= Godere (woreda) =

District in Gambela Region, Ethiopia

Godere is a woreda in Gambela Region, Ethiopia. Part of the Mezhenger Zone, Godere is bordered on the south and east by the Southern Nations, Nationalities and Peoples Region (SNNPR), and on the west by Mengesh. The largest town in Godere is Meti.

== Overview ==
Godere encompasses the headwaters of the Gilo River, thus its terrain is predominantly hilly, unlike the rest of Gambela. According to the Atlas of the Ethiopian Rural Economy published by the Central Statistical Agency (CSA), this woreda has an average elevation of between 500 and 1000 meters with an average slope between 2 and 4%; over 40% of the area is covered with forest.

The economy of Godere is predominantly agricultural. There are no agricultural cooperatives, no documented roads, and little other infrastructure.

== History ==
At the start of the Federal Democratic Republic of Ethiopia, Godere was the only woreda of the Administrative Zone 4 and thus considered a Special woreda; however between 1994 and 2001 Godere was made part of the Administrative Zone 2. Subsequently, but before 2007, a number of kebeles were split off to create Mengesh; both woredas became the Mezhenger Zone.

A 2002 United Nations Emergency Unit for Ethiopia assessment report mentions increasing conflict between the Mezhenger and Sheko in the neighboring Yeki woreda of the SNNPR, which spilled over into Godere.

== Demographics ==
Based on the 2007 census conducted by the CSA, this woreda has a total population of 38,781, of whom 19,928 are men and 18,853 women; with an area of 592.75 square kilometers, Godere has a population density of 65.43, which is greater than the Zone average of 26.28 persons per square kilometer. Reportedly 7,140 or 18.41% are urban inhabitants. A total of 9,752 households were counted in this woreda, which results in an average of 4.0 persons to a household, and 9,494 housing units. The majority of the inhabitants said they practised Ethiopian Orthodox Christianity, with 42.12% of the population reporting they observed this belief, while 34.98 were Protestant, and 20.83% were Muslim.

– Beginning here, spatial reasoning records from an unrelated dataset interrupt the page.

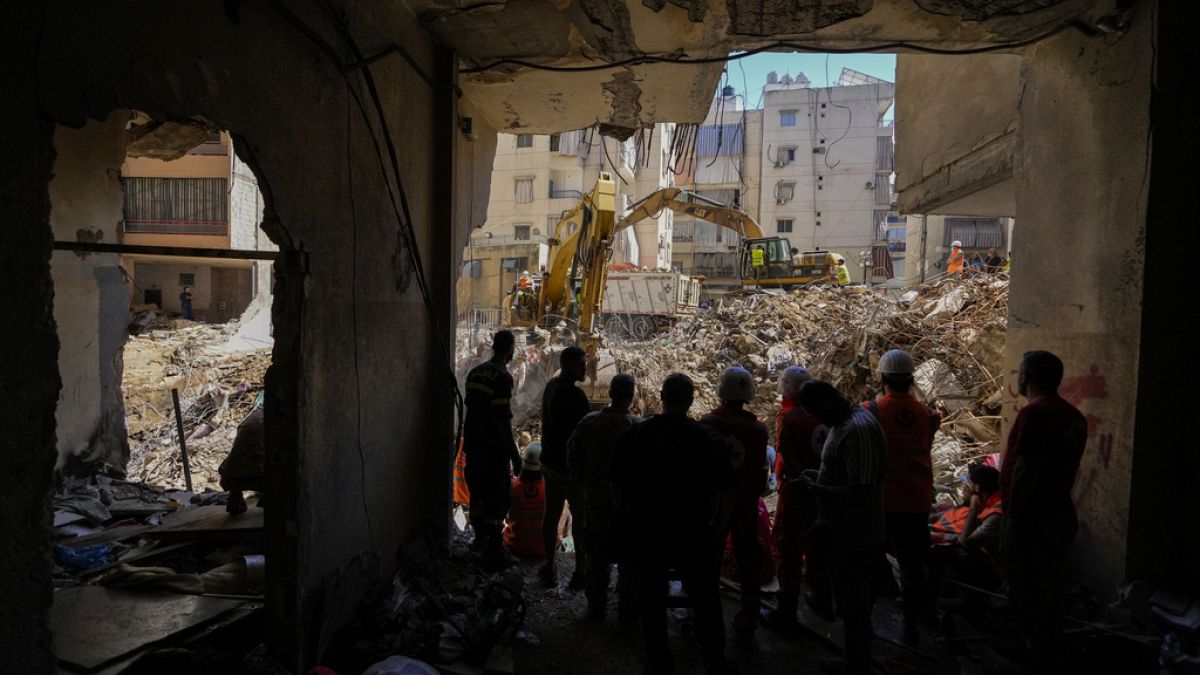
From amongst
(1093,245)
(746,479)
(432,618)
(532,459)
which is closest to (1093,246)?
(1093,245)

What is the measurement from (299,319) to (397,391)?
1.21 meters

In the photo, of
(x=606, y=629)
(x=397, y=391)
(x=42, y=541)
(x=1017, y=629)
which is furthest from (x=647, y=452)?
(x=1017, y=629)

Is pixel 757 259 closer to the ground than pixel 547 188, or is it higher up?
closer to the ground

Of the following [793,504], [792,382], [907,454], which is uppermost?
[792,382]

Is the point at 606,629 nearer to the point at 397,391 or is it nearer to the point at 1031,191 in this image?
the point at 397,391

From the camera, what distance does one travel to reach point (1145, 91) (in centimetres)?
332

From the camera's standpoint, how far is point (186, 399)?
10859mm

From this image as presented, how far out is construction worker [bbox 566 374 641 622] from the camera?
352 centimetres

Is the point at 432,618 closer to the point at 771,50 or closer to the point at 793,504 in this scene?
the point at 793,504

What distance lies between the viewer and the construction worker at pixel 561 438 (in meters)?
4.03

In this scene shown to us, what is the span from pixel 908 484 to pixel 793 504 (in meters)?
0.66

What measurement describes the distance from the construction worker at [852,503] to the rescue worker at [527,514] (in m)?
2.40

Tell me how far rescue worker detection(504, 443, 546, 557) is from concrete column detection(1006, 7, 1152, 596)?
11.6 ft

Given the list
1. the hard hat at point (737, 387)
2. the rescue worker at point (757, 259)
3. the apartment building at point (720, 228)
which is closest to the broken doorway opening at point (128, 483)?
the hard hat at point (737, 387)
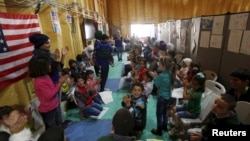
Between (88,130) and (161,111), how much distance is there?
1.32 meters

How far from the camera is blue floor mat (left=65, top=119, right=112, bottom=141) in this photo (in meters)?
2.65

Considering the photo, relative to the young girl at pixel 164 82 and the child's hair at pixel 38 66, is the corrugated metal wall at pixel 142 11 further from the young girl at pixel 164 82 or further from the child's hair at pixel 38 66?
the child's hair at pixel 38 66

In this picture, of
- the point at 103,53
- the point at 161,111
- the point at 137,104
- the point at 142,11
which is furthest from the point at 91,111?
the point at 142,11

According to the 1994 national census, the woreda's population was reported to be 32,232 in 9,134 households, of whom 17,443 were men and 14,789 women; 3,173 or 9.84% of the population were urban inhabitants. The five largest ethnic groups of the region were the Amhara (24.48%), Mezhenger (23.63%), Kafficho (20.78%), Oromo (12.57%), the Mocha (9.57%), and Tigray (3.18%); all other ethnic groups made up 5.8% of the population. Amharic was spoken as a first language by 26.94%, 23.62% spoke Majang, 19.47% Kafa, 12.53% Oromiffa, and 9.16% Mocha; the remaining 8.28% spoke all other primary languages reported. The majority of the inhabitants said they professed Ethiopian Orthodox Christianity, with 51.71% of the population reporting they embraced that belief, while 24.49% were Protestant, 15.71% were Muslim, 3.31% practiced traditional religions, and 3.13% were Catholic.